Saved entries:
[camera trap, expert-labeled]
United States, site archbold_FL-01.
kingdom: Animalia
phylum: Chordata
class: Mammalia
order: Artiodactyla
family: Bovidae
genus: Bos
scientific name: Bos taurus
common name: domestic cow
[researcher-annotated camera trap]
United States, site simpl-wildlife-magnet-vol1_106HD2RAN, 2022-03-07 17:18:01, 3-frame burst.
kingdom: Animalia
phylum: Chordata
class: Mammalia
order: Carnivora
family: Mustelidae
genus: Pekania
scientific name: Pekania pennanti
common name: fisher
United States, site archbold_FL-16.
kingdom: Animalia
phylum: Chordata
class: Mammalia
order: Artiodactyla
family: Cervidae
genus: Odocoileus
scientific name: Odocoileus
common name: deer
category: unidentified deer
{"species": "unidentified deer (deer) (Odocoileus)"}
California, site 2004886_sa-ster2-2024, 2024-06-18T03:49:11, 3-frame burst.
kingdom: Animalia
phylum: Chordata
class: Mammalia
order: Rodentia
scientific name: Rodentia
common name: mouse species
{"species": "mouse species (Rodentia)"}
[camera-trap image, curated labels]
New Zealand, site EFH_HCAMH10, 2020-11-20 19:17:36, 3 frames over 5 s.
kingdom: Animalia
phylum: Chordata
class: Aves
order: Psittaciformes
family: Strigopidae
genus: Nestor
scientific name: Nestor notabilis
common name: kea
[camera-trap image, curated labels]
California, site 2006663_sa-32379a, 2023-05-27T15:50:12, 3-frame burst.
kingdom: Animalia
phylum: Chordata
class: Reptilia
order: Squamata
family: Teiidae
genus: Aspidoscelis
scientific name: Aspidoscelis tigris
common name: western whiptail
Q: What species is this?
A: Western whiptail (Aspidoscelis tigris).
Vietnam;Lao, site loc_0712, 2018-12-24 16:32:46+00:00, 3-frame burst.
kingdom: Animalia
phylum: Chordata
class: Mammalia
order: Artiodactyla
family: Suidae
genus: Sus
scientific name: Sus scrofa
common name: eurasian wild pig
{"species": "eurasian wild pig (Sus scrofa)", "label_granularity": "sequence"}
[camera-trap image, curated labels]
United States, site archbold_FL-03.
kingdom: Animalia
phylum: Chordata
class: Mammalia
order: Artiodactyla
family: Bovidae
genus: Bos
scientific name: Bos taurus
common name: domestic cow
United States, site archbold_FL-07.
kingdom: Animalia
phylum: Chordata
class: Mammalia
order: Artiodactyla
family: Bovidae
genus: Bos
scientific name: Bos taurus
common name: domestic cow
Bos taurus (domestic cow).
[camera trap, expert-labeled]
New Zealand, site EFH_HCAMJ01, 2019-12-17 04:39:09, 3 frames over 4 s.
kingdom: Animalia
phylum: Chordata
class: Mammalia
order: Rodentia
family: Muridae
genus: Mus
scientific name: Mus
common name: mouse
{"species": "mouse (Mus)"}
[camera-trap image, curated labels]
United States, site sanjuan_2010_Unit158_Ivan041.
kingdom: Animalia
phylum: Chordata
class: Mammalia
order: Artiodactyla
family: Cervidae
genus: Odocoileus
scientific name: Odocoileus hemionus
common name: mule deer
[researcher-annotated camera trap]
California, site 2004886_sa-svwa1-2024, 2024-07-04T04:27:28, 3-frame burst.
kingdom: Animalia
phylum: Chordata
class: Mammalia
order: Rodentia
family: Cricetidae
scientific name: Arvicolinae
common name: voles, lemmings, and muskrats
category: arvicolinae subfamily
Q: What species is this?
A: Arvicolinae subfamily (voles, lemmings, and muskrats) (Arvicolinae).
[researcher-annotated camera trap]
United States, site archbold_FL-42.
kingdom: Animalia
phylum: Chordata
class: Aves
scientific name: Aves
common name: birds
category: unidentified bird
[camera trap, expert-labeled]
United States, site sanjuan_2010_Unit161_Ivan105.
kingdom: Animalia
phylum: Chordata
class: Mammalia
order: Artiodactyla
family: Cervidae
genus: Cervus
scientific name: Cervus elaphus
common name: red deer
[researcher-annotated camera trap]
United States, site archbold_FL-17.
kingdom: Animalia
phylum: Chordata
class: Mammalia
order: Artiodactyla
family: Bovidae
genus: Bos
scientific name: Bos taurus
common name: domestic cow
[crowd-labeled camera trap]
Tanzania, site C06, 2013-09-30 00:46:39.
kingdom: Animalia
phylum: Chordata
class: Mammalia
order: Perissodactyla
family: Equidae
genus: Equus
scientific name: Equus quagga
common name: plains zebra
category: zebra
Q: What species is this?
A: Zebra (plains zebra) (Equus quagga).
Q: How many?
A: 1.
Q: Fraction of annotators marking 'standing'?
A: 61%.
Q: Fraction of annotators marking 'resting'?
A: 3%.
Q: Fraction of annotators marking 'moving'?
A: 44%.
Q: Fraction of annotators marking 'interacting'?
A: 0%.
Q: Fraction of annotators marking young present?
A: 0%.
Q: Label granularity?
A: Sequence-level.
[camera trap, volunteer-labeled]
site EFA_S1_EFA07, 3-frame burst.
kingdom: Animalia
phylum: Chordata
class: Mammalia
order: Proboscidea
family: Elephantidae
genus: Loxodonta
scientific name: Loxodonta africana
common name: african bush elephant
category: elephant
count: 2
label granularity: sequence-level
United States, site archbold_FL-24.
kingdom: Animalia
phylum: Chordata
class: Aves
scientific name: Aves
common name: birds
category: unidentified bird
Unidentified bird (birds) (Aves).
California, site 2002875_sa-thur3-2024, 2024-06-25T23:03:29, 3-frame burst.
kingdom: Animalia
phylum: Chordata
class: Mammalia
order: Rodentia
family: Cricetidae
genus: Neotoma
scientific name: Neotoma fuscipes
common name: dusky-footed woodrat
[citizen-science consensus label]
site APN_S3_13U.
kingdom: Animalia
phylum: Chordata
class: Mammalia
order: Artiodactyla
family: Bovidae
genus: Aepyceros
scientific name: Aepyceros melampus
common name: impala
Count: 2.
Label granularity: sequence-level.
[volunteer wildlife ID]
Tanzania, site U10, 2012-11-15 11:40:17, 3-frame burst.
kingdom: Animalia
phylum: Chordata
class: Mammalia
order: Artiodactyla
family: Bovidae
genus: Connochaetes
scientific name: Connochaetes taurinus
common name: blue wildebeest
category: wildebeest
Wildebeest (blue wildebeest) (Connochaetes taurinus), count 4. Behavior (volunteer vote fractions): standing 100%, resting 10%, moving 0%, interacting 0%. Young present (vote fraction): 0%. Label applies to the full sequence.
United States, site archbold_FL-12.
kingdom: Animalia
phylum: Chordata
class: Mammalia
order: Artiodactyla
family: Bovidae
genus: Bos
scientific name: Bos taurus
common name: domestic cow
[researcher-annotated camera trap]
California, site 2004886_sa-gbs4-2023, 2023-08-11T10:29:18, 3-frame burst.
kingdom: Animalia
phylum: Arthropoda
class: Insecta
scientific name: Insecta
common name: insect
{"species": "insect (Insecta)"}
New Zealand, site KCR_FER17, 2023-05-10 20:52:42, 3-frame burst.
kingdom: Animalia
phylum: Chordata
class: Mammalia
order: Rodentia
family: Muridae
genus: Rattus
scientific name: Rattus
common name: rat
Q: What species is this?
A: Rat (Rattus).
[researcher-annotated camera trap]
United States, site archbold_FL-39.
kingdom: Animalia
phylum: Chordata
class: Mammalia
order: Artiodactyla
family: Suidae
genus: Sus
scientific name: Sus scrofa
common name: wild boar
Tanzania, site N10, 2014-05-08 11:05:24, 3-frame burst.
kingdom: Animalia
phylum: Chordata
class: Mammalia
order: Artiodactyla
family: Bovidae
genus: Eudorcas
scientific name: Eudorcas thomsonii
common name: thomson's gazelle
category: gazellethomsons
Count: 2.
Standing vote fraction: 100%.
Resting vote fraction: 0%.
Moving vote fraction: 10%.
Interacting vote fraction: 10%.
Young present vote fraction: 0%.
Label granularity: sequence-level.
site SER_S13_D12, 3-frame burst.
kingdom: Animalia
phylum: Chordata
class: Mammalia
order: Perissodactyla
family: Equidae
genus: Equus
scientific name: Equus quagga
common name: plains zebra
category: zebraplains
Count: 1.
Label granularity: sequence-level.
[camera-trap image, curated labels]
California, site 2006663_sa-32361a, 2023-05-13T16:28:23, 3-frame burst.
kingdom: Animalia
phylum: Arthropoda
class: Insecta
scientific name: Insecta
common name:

### Try it
Among the lines of the data, find every one that holds "States" and copy it.

### Output of the exercise
United States, site archbold_FL-01.
United States, site simpl-wildlife-magnet-vol1_106HD2RAN, 2022-03-07 17:18:01, 3-frame burst.
United States, site archbold_FL-16.
United States, site archbold_FL-03.
United States, site archbold_FL-07.
United States, site sanjuan_2010_Unit158_Ivan041.
United States, site archbold_FL-42.
United States, site sanjuan_2010_Unit161_Ivan105.
United States, site archbold_FL-17.
United States, site archbold_FL-24.
United States, site archbold_FL-12.
United States, site archbold_FL-39.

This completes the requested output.